Survey data nudged Democracy Prep Charter School’s Seth Andrew and Amber Charter School’s Vasthi Acosta to modify their methods of communicating effectively with parents. Hellenic Classical Charter School principal Christina Tettonis instituted more professional development sessions to train teachers to use test scores to personalize instruction for individual students.
The principals are following the Bloomberg administration’s original aim in making the reports, which was to give principals and teachers incentives to fine-tune their interactions with students in order to maximize learning. But not all principals are confident that the reports steer them in them right direction
An assistant principal in Brooklyn pointed out that students in his school came in as high achievers and so the school devotes its resources to other programs than preparing students for state exams. “We’re not jut going to do test prep just for the sake of the progress,” he said.
But the vast majority of principals I spoke with today said they follow the department’s charge to utilize the reports as they plan their school years.
One especially useful data point, principals said, is the so-called “peer index.” Each school’s progress report includes a list of up to 40 other schools with student populations most like their own. These are the schools that the reports compare against one another for grading purposes.
Principals said that list helps them share information and best practices with other schools that are likely facing the same challenges they are.
“I definitely look at my peer group, and I visit other schools in that group that are doing well,” said Penn-Jackson, whose school raised its grade from an F to an A.
The education department determines grading with a set formula that is based largely on test score progress, but also incorporates attendance data and the results of a survey of parents, students and teachers.
Now that principals have been receiving progress reports for three years, principals are learning how tweaking small factors in their school can boost their grades.
Cynthia Diaz-Burgos, principal of J.H.S. 189 in Queens, said that the Department of Education provides principals with a tool they can use to see how improvements in test scores or survey results will influence their grade. For example, she said, she can see exactly how many parents need to report satisfaction with the school to raise their score.
“It’s like for the first time you have a playbook for the game,” she said. Diaz-Burgos said that principals have used the tool in previous years, but this year the tool was made available earlier and was more user-friendly.
The progress reports’ greatest utility may be as a motivator, several principals said.
“It’s exciting, and it’s a team-building symbol,” said Diaz-Burgos. “My staff is very competitive and we want to do well.”
Diaz-Burgos defended this year’s high marks against criticisms that the grading system was becoming increasingly useless. “What it means is that our colleagues are working harder and smarter,” she said. “You can’t get comfortable. We’ve learned that any little thing that you mess up on will bring you down to a B or a C.”

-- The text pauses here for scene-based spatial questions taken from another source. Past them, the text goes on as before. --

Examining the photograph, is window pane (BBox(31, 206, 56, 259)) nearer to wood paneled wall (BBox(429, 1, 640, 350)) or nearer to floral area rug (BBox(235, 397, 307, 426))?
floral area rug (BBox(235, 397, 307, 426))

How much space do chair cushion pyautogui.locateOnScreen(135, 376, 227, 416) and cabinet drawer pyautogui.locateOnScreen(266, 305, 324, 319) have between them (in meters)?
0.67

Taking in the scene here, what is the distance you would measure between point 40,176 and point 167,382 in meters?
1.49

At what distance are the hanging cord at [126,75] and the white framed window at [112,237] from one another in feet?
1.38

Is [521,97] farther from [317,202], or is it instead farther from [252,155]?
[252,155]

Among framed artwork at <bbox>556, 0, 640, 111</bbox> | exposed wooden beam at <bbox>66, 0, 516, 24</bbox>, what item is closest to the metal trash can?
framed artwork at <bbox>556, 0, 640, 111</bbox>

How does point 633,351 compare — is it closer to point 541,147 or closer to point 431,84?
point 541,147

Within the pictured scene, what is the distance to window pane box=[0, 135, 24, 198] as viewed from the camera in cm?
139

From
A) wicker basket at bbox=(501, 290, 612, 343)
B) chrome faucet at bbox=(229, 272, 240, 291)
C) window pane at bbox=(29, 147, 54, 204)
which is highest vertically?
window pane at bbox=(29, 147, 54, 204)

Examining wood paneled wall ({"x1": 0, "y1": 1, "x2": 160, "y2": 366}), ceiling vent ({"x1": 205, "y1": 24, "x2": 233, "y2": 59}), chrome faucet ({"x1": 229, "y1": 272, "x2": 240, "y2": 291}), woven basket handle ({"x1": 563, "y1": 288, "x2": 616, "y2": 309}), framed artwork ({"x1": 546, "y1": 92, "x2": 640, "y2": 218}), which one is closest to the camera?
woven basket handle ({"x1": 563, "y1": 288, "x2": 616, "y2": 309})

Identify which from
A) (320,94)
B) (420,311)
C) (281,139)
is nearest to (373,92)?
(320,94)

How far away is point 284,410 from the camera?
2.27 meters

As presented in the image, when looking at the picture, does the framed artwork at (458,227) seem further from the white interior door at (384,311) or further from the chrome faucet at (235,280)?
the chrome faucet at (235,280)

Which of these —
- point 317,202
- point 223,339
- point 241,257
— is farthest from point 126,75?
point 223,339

For all of the reports’ informational value, several principals and observers pointed out that the most useful data is available to schools long before the progress reports are actually released.
“Any principal that’s surprised by his or her report card grade shouldn’t be on the job,” said Bill Colavito, senior fellow at the Center for Educational Innovation – Public Education Association, an organization that helps train principals and teachers. Principals’ chief task at this point, he said, is to translate the grades into useful information for their teachers and parents.